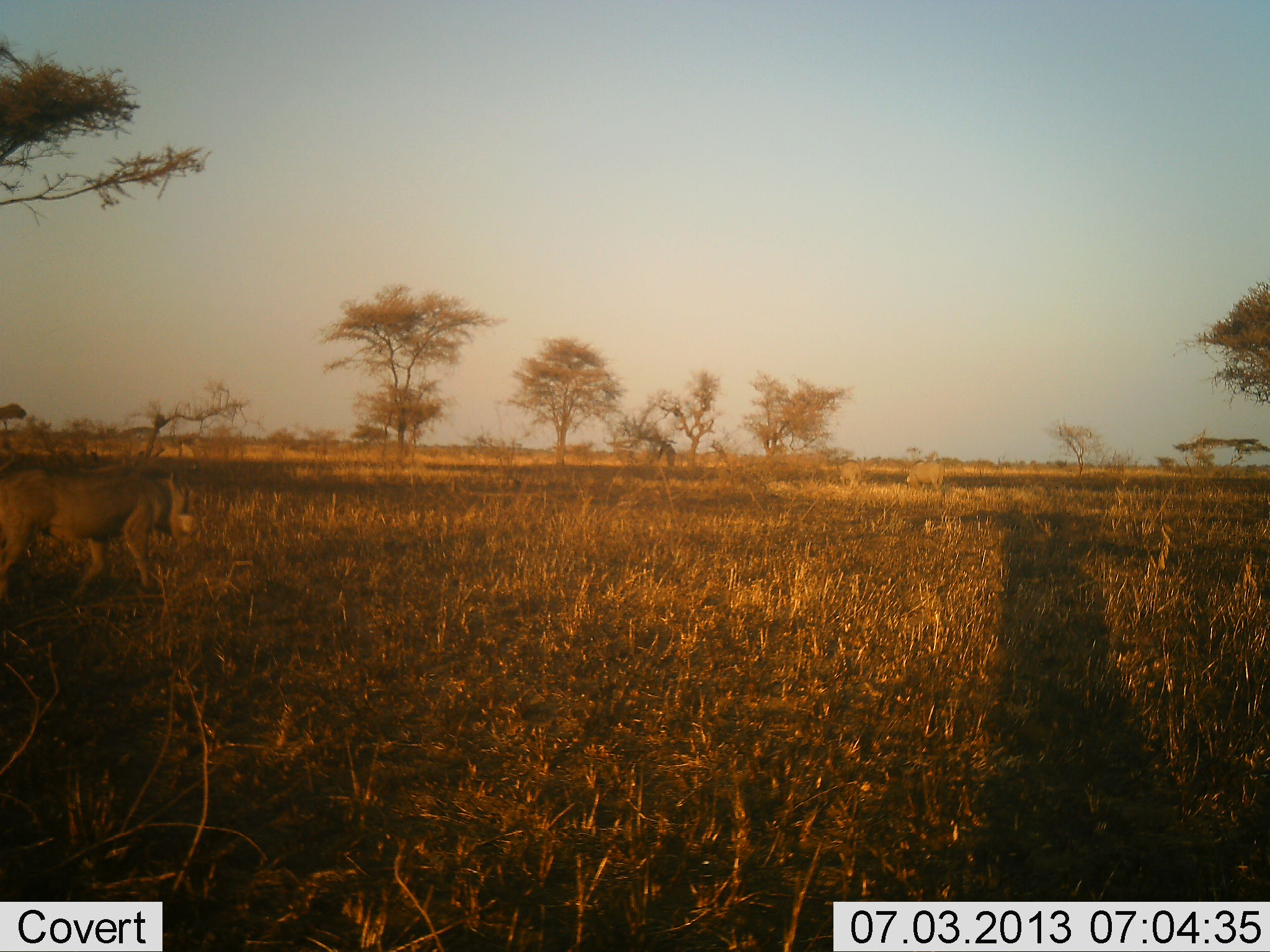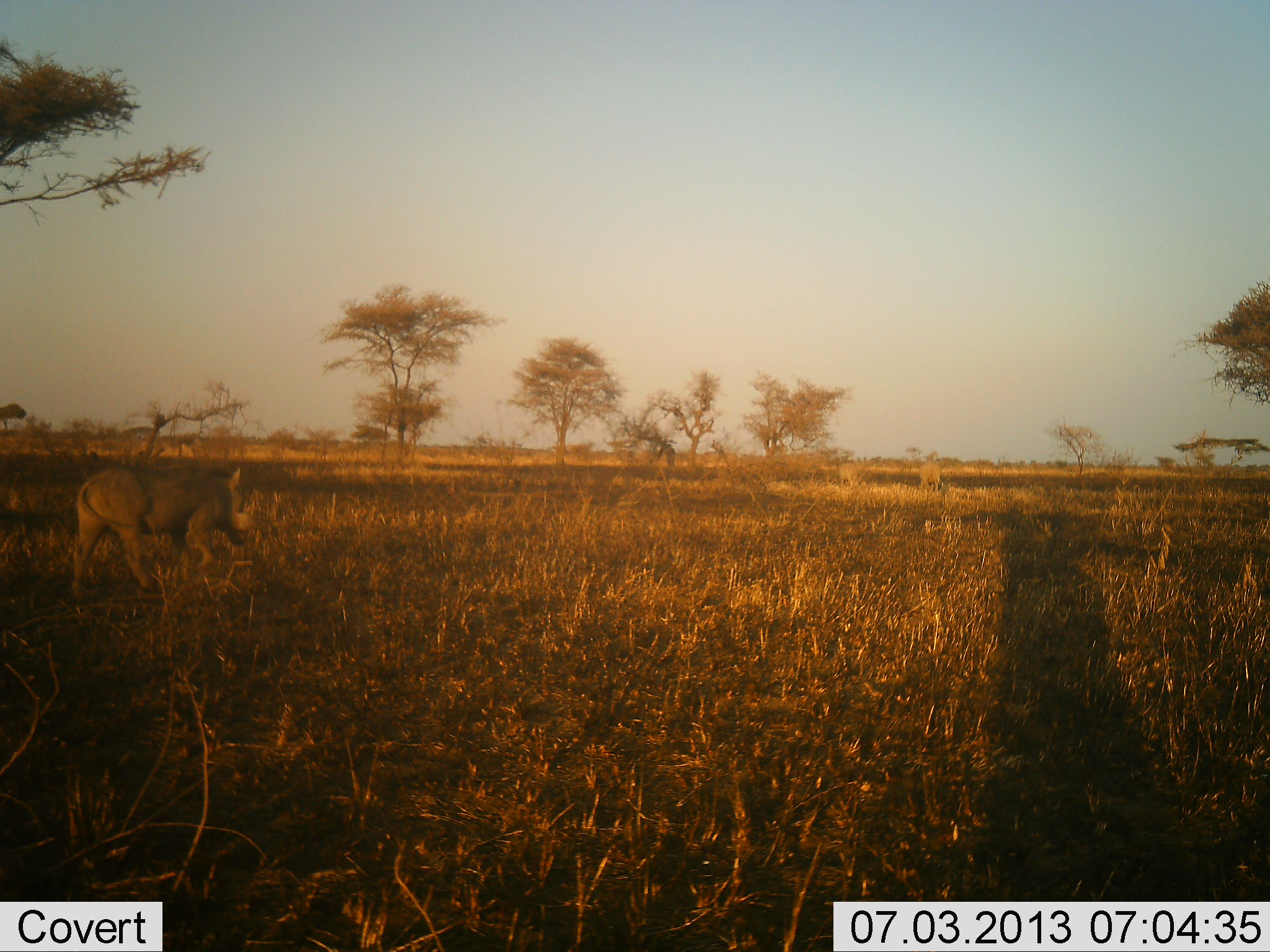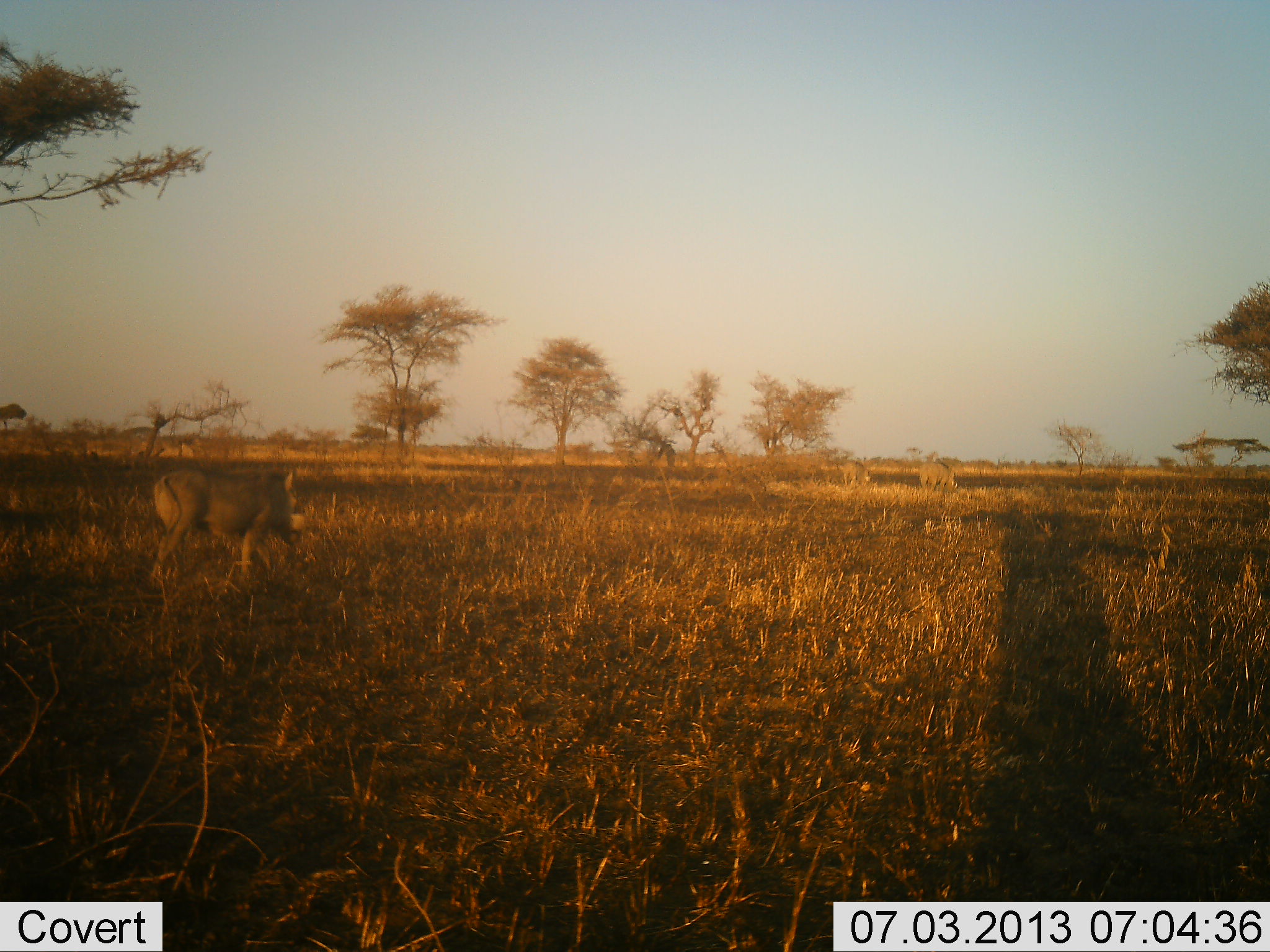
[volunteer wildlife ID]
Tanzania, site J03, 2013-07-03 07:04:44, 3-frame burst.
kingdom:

==

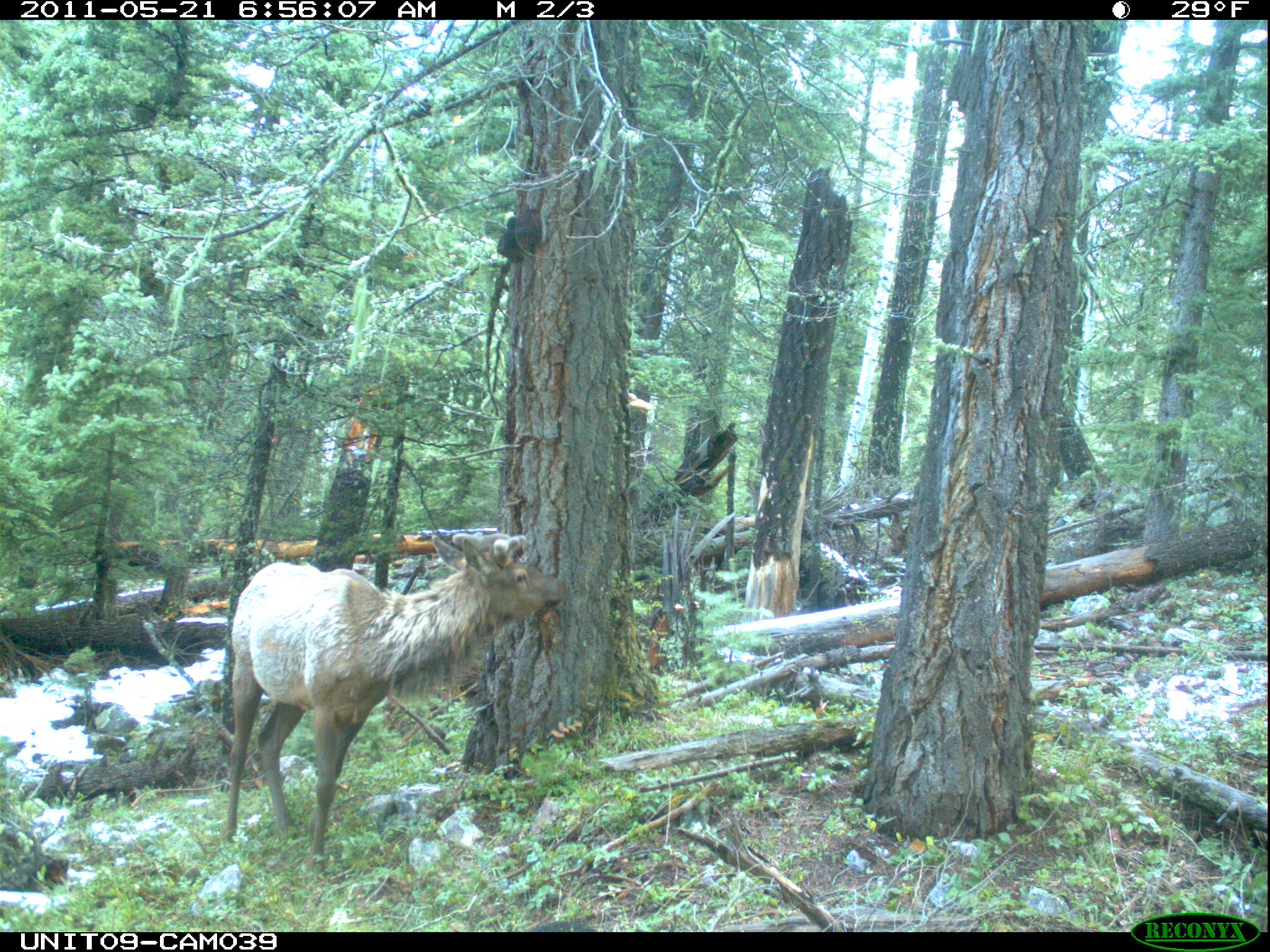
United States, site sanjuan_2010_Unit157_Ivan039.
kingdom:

[WHAT THIS TASK INVOLVES]
Where does "site" appear in the records above? Copy every line that has it.

[RESPONSE TO THIS TASK]
Tanzania, site J03, 2013-07-03 07:04:44, 3-frame burst.
United States, site sanjuan_2010_Unit157_Ivan039.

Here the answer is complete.